Desperate times call for desperate measures; faced with the prospect of Neil Gorsuch being named to the Supreme Court, Matt Stoller thinks that time is here. He offers this fusillade of suggestions for curbing SCOTUS:
It’s time for citizens to demand that Congress stop kow-towing to the legal establishment club and use their own power to reshape the Supreme Court to serve American democracy. Nothing in the Constitution prevents our making the Supreme Court a panel of a hundred judges, so that offending one wouldn’t be a big deal. Nothing prevents forcing the sitting judges to ride circuit all over the country, so that a Samuel Alito or Clarence Thomas couldn’t just sit in D.C. and radiate power outward to parts of the country they never see. Nothing prevents Congress from putting televisions in the court, so that Americans can watch the people who are making crucial decisions that affect—and curtail—their rights. Nothing prevents Congress from investigating the judicial junkets that the justices now soak up, such as the luxury hunting trip funded by wealthy interests that Scalia was savoring when he died.
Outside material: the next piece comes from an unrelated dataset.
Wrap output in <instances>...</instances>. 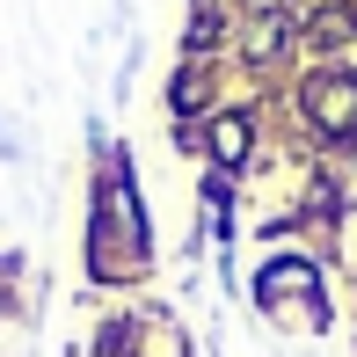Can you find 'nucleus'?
I'll return each instance as SVG.
<instances>
[{"label":"nucleus","mask_w":357,"mask_h":357,"mask_svg":"<svg viewBox=\"0 0 357 357\" xmlns=\"http://www.w3.org/2000/svg\"><path fill=\"white\" fill-rule=\"evenodd\" d=\"M255 306H263L270 321H299V328H328V291H321V270L306 263V255H270L263 270H255Z\"/></svg>","instance_id":"f257e3e1"},{"label":"nucleus","mask_w":357,"mask_h":357,"mask_svg":"<svg viewBox=\"0 0 357 357\" xmlns=\"http://www.w3.org/2000/svg\"><path fill=\"white\" fill-rule=\"evenodd\" d=\"M146 263H153L146 234H124L117 219H88V278L95 284H132V278H146Z\"/></svg>","instance_id":"f03ea898"},{"label":"nucleus","mask_w":357,"mask_h":357,"mask_svg":"<svg viewBox=\"0 0 357 357\" xmlns=\"http://www.w3.org/2000/svg\"><path fill=\"white\" fill-rule=\"evenodd\" d=\"M299 102L321 139H357V73H314Z\"/></svg>","instance_id":"7ed1b4c3"},{"label":"nucleus","mask_w":357,"mask_h":357,"mask_svg":"<svg viewBox=\"0 0 357 357\" xmlns=\"http://www.w3.org/2000/svg\"><path fill=\"white\" fill-rule=\"evenodd\" d=\"M204 146H212V168L219 175L241 168V160L255 153V117H248V109H219V117L204 124Z\"/></svg>","instance_id":"20e7f679"},{"label":"nucleus","mask_w":357,"mask_h":357,"mask_svg":"<svg viewBox=\"0 0 357 357\" xmlns=\"http://www.w3.org/2000/svg\"><path fill=\"white\" fill-rule=\"evenodd\" d=\"M212 102V73L204 66H183L168 80V109H175V124H197V109Z\"/></svg>","instance_id":"39448f33"},{"label":"nucleus","mask_w":357,"mask_h":357,"mask_svg":"<svg viewBox=\"0 0 357 357\" xmlns=\"http://www.w3.org/2000/svg\"><path fill=\"white\" fill-rule=\"evenodd\" d=\"M8 278H15V255H0V314H8Z\"/></svg>","instance_id":"423d86ee"}]
</instances>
Nothing prevents the executive branch from indicting Clarence Thomas for taking a half a million dollars in bribes undisclosed through his wife’s relationship with right-wing think tanks (yes, he did this, and yes, the Obama administration did nothing about it). Nothing prevents Congress from simply limiting the jurisdiction of the court, and exempting key laws from judicial review should the court thwart the obvious needs of a democratic society.
That, it must be admitted, is quite an agenda; and you thought that conservatives were the ones whipping up animosity against the courts?
Stoller does add this caveat: "None of this," he cautions, "should be done lightly. Congress needs to make a case, a very public one, that the court is standing against the needs of our democracy, before embarking on the reformist options embedded in the Constitution."
In the end, however, Stoller believes that the notion of judicial independence is but a fiction and that Supreme Court justices (Stoller doesn't weigh in on judges in general) are but politicians in black robes:
But fundamentally, Congress needs to recognize that the Supreme Court is a political institution and is shaped by politics. If Senate Majority Leader Mitch McConnell is willing to subvert norms to seize power on the court, the strategy can’t be to wait forty years until [Neil]Gorsuch is gone. It must be to reclaim the court for American democracy. And that means understanding that the court is actually susceptible to public opinion. The justices are at the end of the day simply politicians, and the Constitution is a very flexible document.
Of course, if justices are politicians, then they should be elected rather than appointed, an idea that has made Charlie Pierce's list of "the worst ideas in American politics" (Pierce considers a "balanced-budget" amendment to be the absolute worst). I'm not sure that Neil Gorsuch, or the Roberts Court in general, or the corporate-friendly rulings of Ginsburg and Breyer, are worth abandoning our belief (naive as it may be) that courts can sometimes rise above narrow partisan interests to actually safeguard our liberties; and given the tenor of politics these days, I'd hate to see the judiciary thrown into the fray.